(Beginning of TASK MATERIAL)

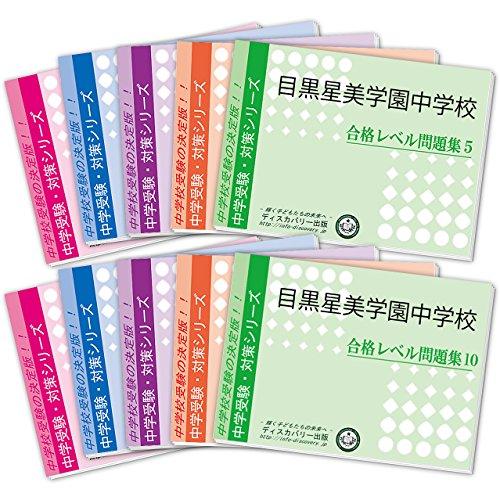 目黒星美学園中学校受験合格セット(10冊)
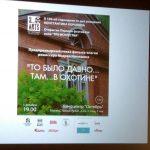 Фестиваль документального кино «ТРИ ИСКУССТВА»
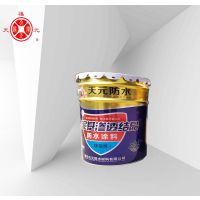 潍坊天元防水材料厂家供应水泥基渗透结晶型防水卷材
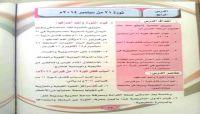 تدمير التعليم.. طريق الحوثية لتعميم الجهل والخرافات (تقرير خاص)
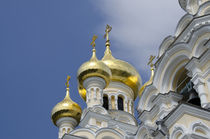 Ukraine, Yalta von Danita Delimont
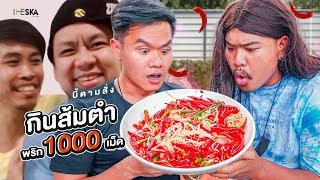 [ENG SUB] Eating Somtum with 1,000 Chiles!! (Tar and Yut Are So Extreme) - Order Bie EP.3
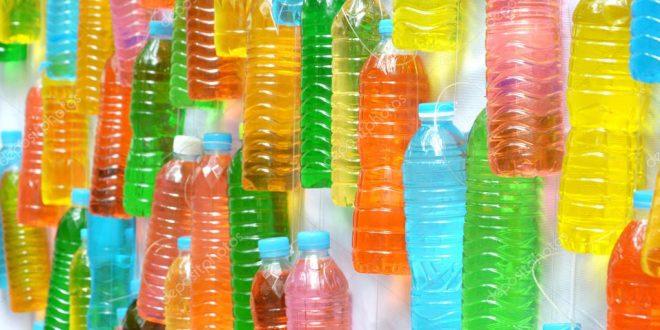 استخراج رخصة مصنع بلاستيك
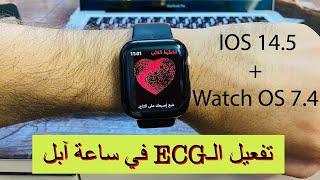 تفعيل الـECG في ساعة آبل | Apple Watch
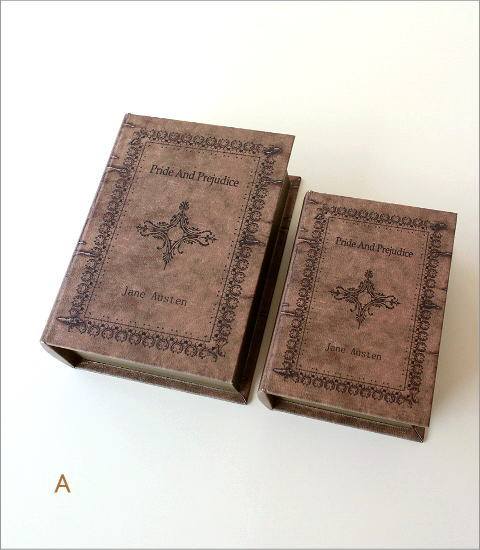 レトロなブックボックス2点セット 2タイプ(5)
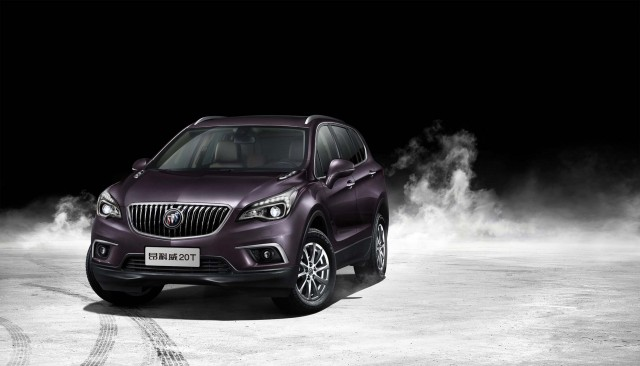 2015 Buick Envision 20T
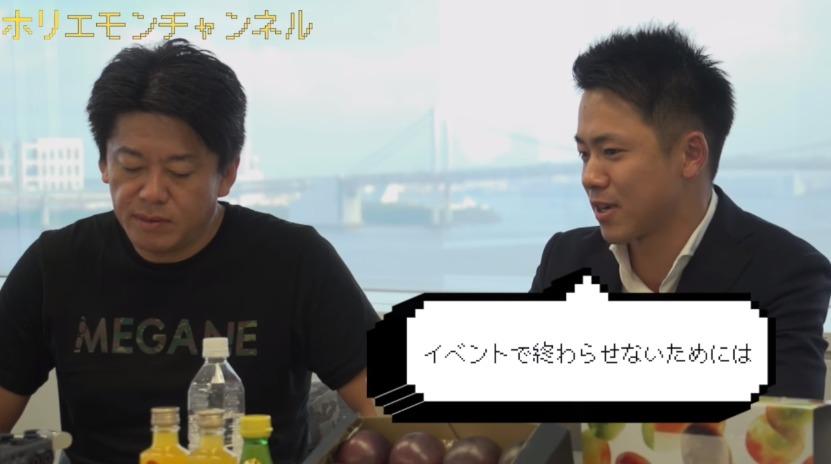 """観光客の多い淡路島をホリエモンがプロデュースすると? 「""""東京のコピペ""""みたいになっているよね」 3番目の画像"""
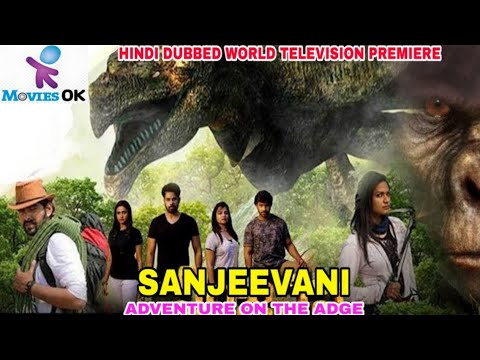 sanjeevani-new-south-hindi-dubbed-movie- -💯%confirm-release-date- -south-ki-film2019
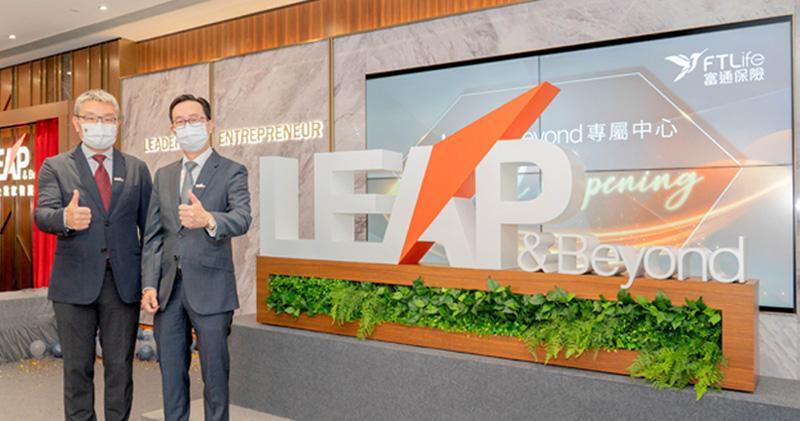 富通保險今年目標增聘1000名代理。富通保險副主席兼行政總裁方林(左)。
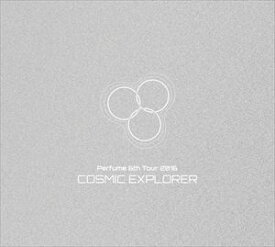 [送料無料] Perfume 6th Tour 2016「COSMIC EXPLORER」(初回限定盤) [DVD]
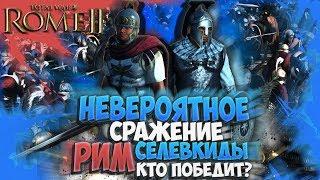 Я НЕ МОГ ПОВЕРИТЬ! РИМ VS СЕЛЕВКИДЫ (Юниты) Rome Total War 2
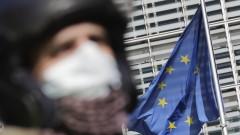 Белгийската полиция използва сълзотворен газ срещу протестиращите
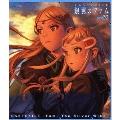 ラストエグザイル-銀翼のファム- No 02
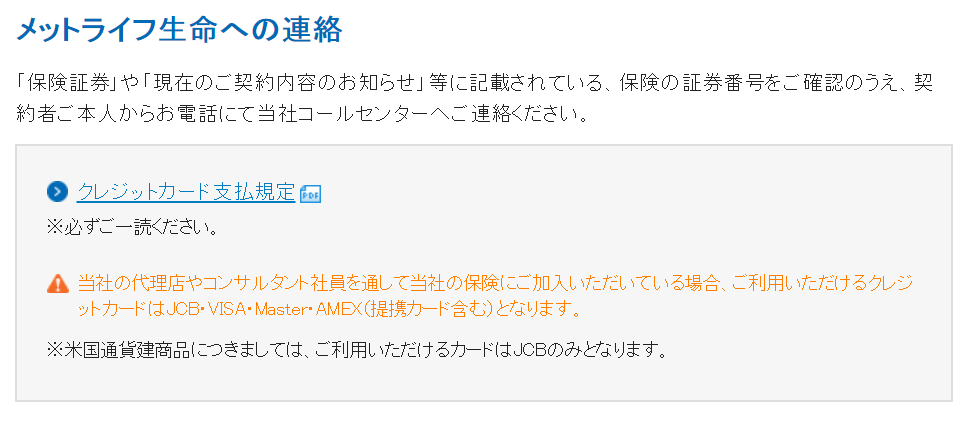 f:id:hokenmania21:20180217231722p:plain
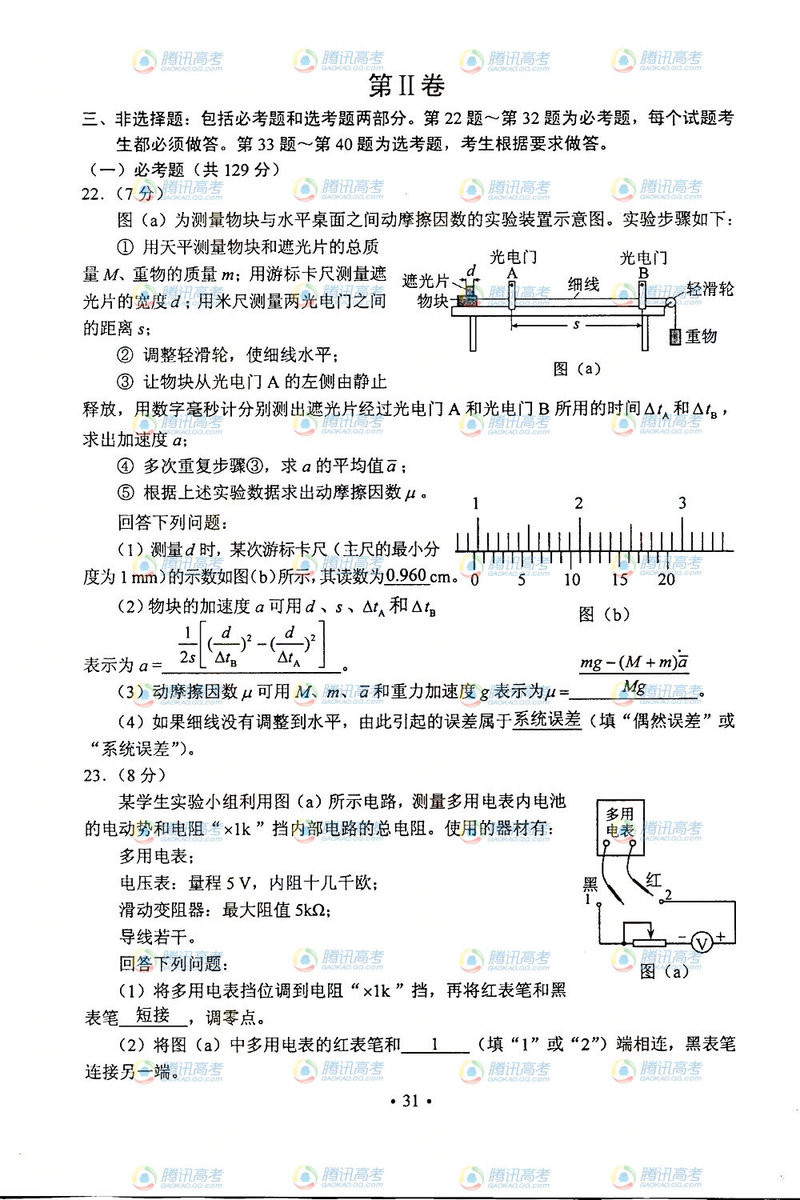 新课标理综试题答案1
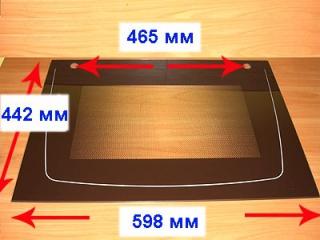 Стекло духовки наружное GEFEST-1200 С6 К19 (595х441мм)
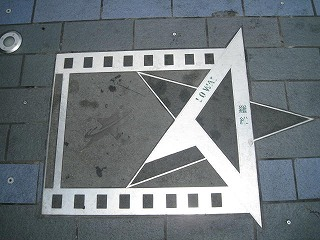 avenue-of-stars27.jpg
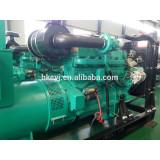 60kw 80kva factory manufactruer power silent diesel generator set genset 75kw diesel generator price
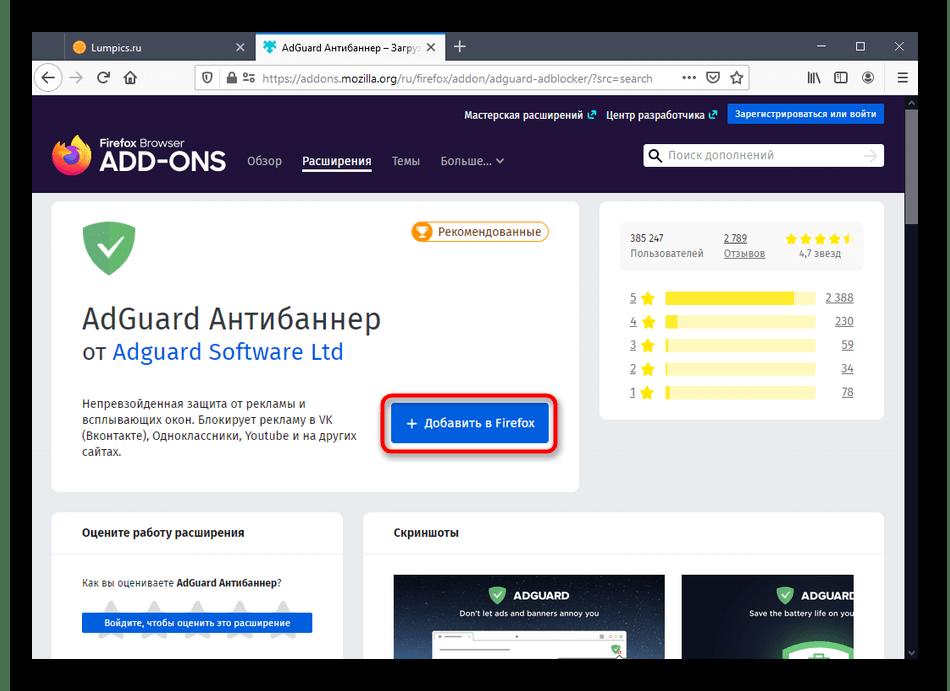Кнопка для установки расширения AdGuard в Mozilla Firefox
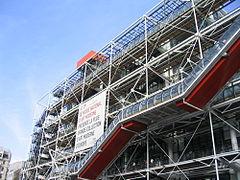 Pompidou-center.jpg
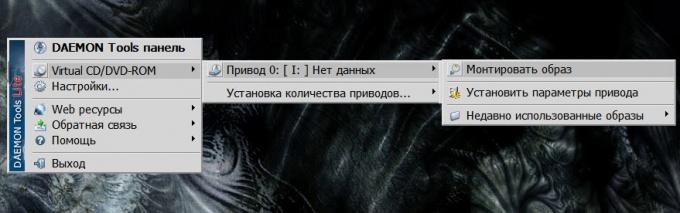 Как извлечь образ <b>диска</b>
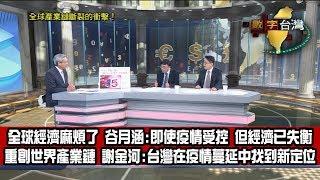 數字台灣HD299 疫情撞擊下的中國經濟! 謝金河 吳金榮 林宏文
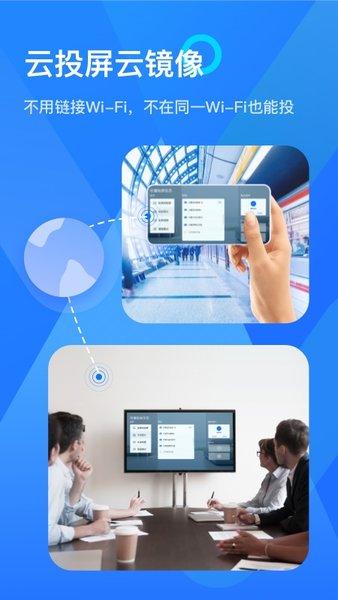 乐播投屏ios版本 v5.2.1 iPhone版 1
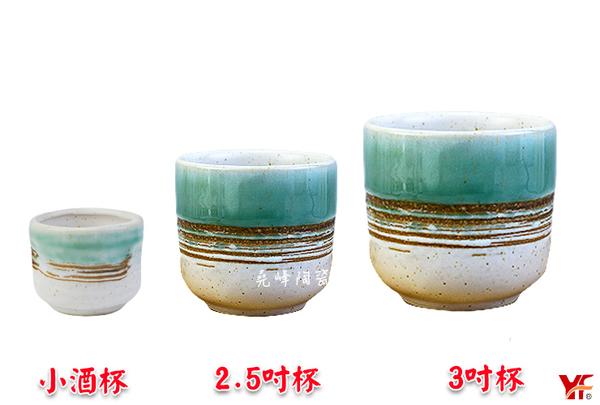 【堯峰陶瓷】日式餐具 綠如意系列 2.5吋杯(兩入) 待客杯 奉茶杯 大容量 大口徑 餐廳營業用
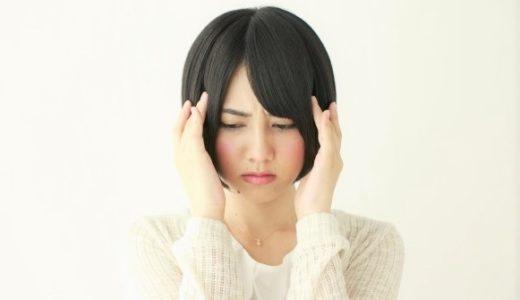 バレ・リーウー症候群 / 頭痛・めまい・手のだるさ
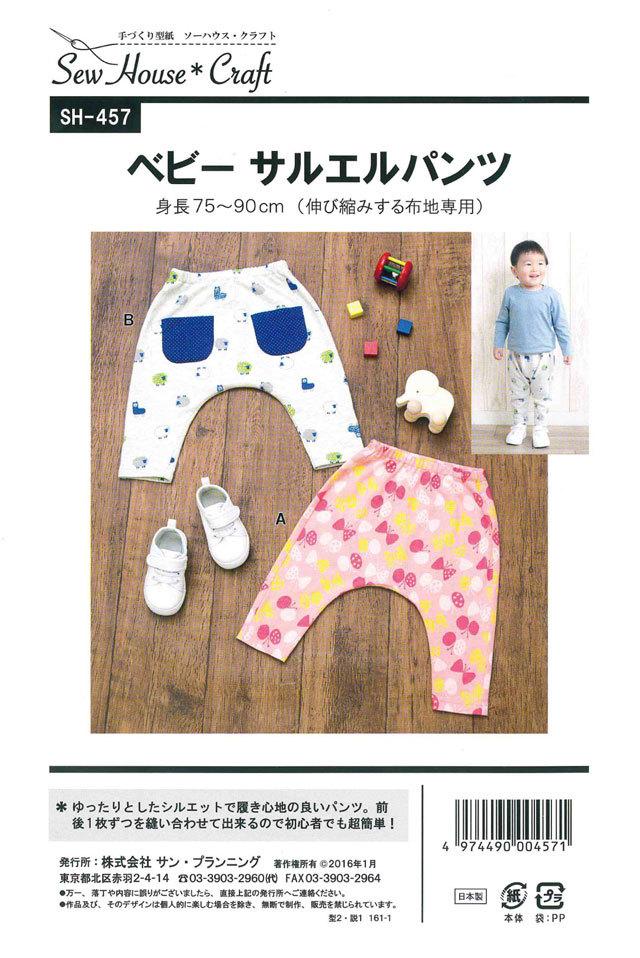 手づくり型紙 Sew Hoise Craft(ソーハウス・クラフト) 『 ベビーサルエルパンツ 』  身長75~90cm 【 伸び縮みする布地専用 】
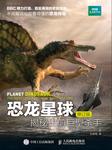 恐龙星球:揭秘史前巨型杀手(修订版)-卡万·斯科特(Cavan Scott)-人邮知书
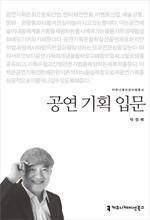 〈커뮤니케이션이해총서〉 공연 기획 입문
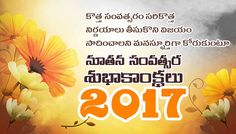 Happy New Year 2017 Wishes in Telugu : First of all Wish you Happy New year to you and Your family Members. We are Here providing Latest New year Images, Quotes, Wallpapers in Telugu Languages for Download. So check New year 2017 SMS Messages and New year whatsapp status in Telugu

(End of TASK MATERIAL)

Pictures don't belong in the copy. Retype exactly the lines from the one with "手づくり型紙 Sew Hoise" through the last line of the records.

 手づくり型紙 Sew Hoise Craft(ソーハウス・クラフト) 『 ベビーサルエルパンツ 』  身長75~90cm 【 伸び縮みする布地専用 】
 恐龙星球:揭秘史前巨型杀手(修订版)-卡万·斯科特(Cavan Scott)-人邮知书
 〈커뮤니케이션이해총서〉 공연 기획 입문
 Happy New Year 2017 Wishes in Telugu : First of all Wish you Happy New year to you and Your family Members. We are Here providing Latest New year Images, Quotes, Wallpapers in Telugu Languages for Download. So check New year 2017 SMS Messages and New year whatsapp status in Telugu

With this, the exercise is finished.